Silvia Cattori : À vos yeux, toutes les personnes honnêtes et humaines devraient boycotter non seulement les expositions de Paris et de Turin, mais aussi l’ensemble des célébrations des « Soixante ans d’Israël » ? Donc, la seule solution, pour les écrivains israéliens, serait d’avoir suffisamment de courage pour perdre certains de leurs privilèges, de répondre aux Palestiniens, qui en appellent désespérément à un boycott [6], et d’appliquer à Israël un traitement identique à celui qui a été appliqué à l’Afrique du Sud ?

Aharon Shabtai : Oui, exactement. Je pense que nous Israéliens devons œuvrer à notre avenir commun, avec les Palestiniens, et ne pas soutenir le militarisme d’Israël. La poursuite de l’occupation et la guerre sont de très graves dangers pour l’avenir des Juifs, des Israéliens, et de nos enfants. Nous pouvons contribuer à mettre un terme à cette occupation en cessant de flagorner l’Etat d’Israël.

Silvia Cattori : Un écrivain israélien arabe, M. Sayed Kashua, a apparemment accepté d’aller au Salon du Livre, à Paris, et à Turin, avec la délégation israélienne !

Aharon Shabtai : Son nom a été mis par Israël sur la liste officielle, comme ceux des trente-neuf autres écrivains. C’est quelqu’un de bien. Mais sa situation d’Arabe israélien n’a rien de confortable. C’est sans doute dangereux, pour lui, de boycotter Israel. Il doit avoir peur. Il pourrait perdre son travail. La vie des Arabes israéliens, vivant en Israël, est très dégradée ; c’est très difficile, pour eux, de survivre. Comme tous les Arabes israéliens, Kashua est considéré comme un citoyen de deuxième catégorie, par Israël. Cela n’est pas mon cas ; j’appartiens, en ce qui me concerne, à la classe dominante, je suis juif, je peux boycotter sans encourir personnellement de danger ; mais un Arabe israélien doit faire extrêmement attention.

Silvia Cattori : A l’extérieur aussi ; les intellectuels qui appellent au boycott contre Israël ne sont pas dans une position aisée !

Aharon Shabtai : Vous, les Européens, vous avez décidé de boycotter le peuple occupé de Palestine parce qu’ils ont élu démocratiquement le gouvernement Hamas ; et voilà que maintenant, vous continuez à boycotter la population de Gaza et à collaborer avec Israël contre le peuple palestinien et contre son gouvernement !

Gaza est un ghetto, un camp de concentration ! En même temps, vous, les Européens, vous célébrez Israël, sans la moindre considération pour le calvaire de près de quatre millions de Palestiniens, qui vivent dans une situation similaire à celle des Noirs soumis au régime de l’apartheid, dans l’Afrique du Sud blanche.

TRAVAIL À FAIRE. Recopiez mot pour mot le passage de l'entretien sur le boycott qui va de « Aharon Shabtai : Oui, exactement. » jusqu'à « flagorner l’Etat d’Israël. » inclus.

DONNÉES FOURNIES.
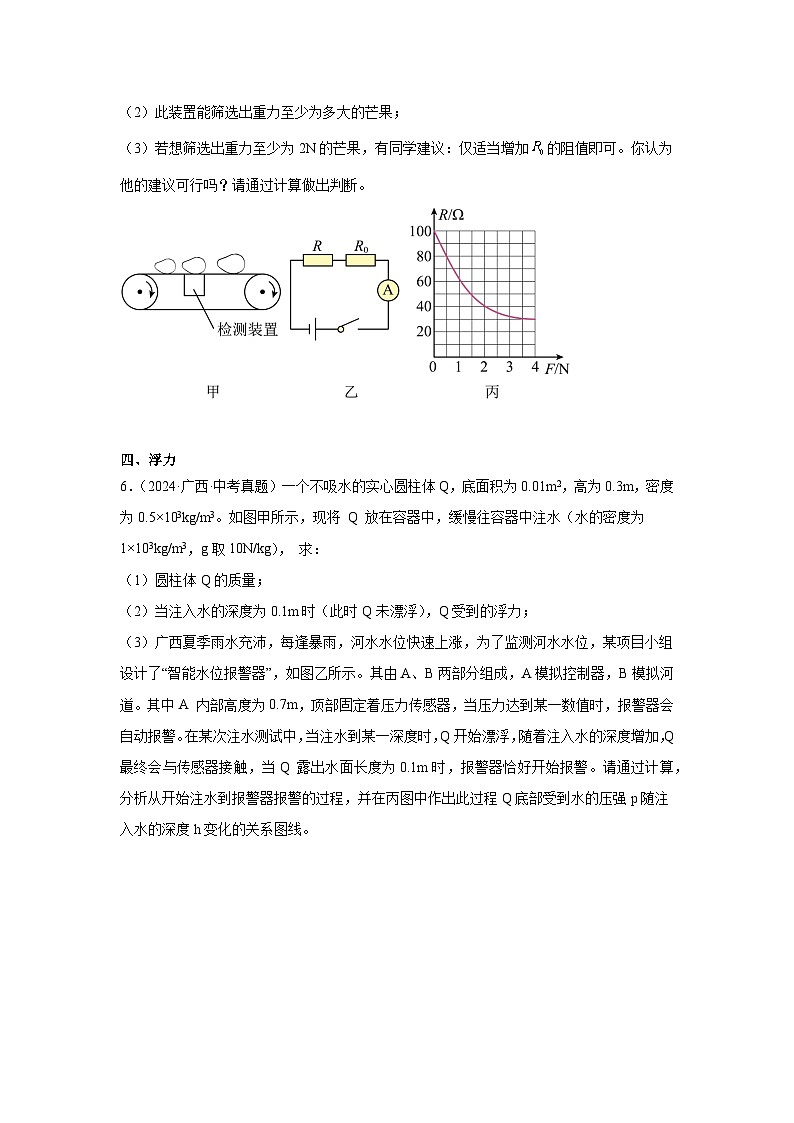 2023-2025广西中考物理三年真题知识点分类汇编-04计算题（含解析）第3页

* * *

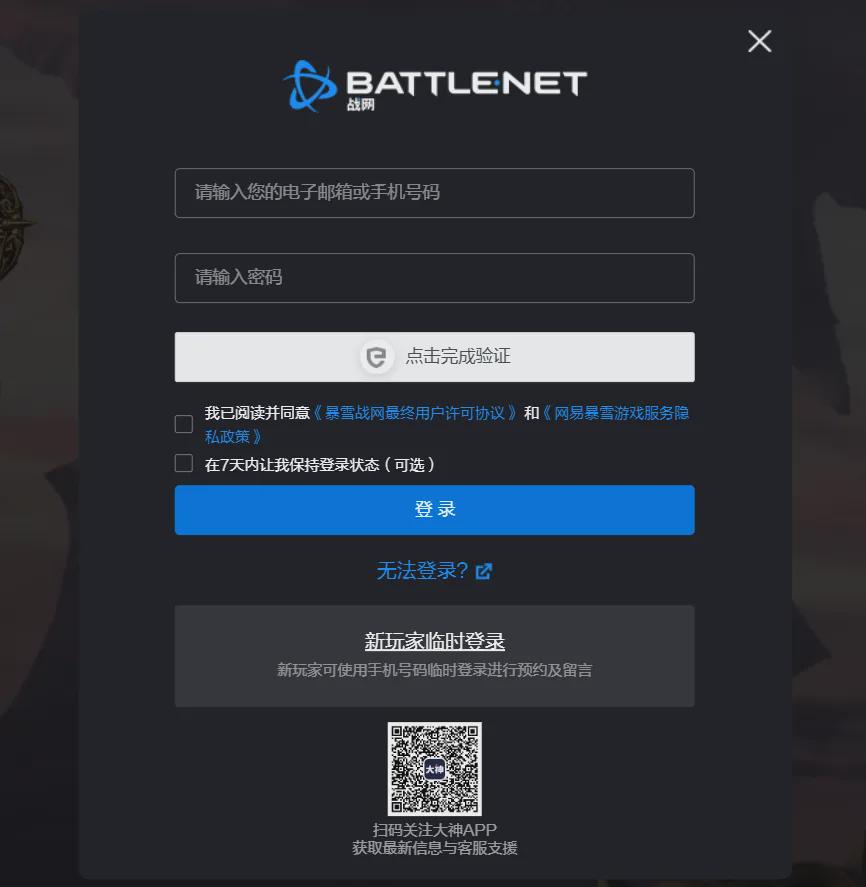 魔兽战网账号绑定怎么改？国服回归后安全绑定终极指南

RÉPONSE.
Aharon Shabtai : Oui, exactement. Je pense que nous Israéliens devons œuvrer à notre avenir commun, avec les Palestiniens, et ne pas soutenir le militarisme d’Israël. La poursuite de l’occupation et la guerre sont de très graves dangers pour l’avenir des Juifs, des Israéliens, et de nos enfants. Nous pouvons contribuer à mettre un terme à cette occupation en cessant de flagorner l’Etat d’Israël.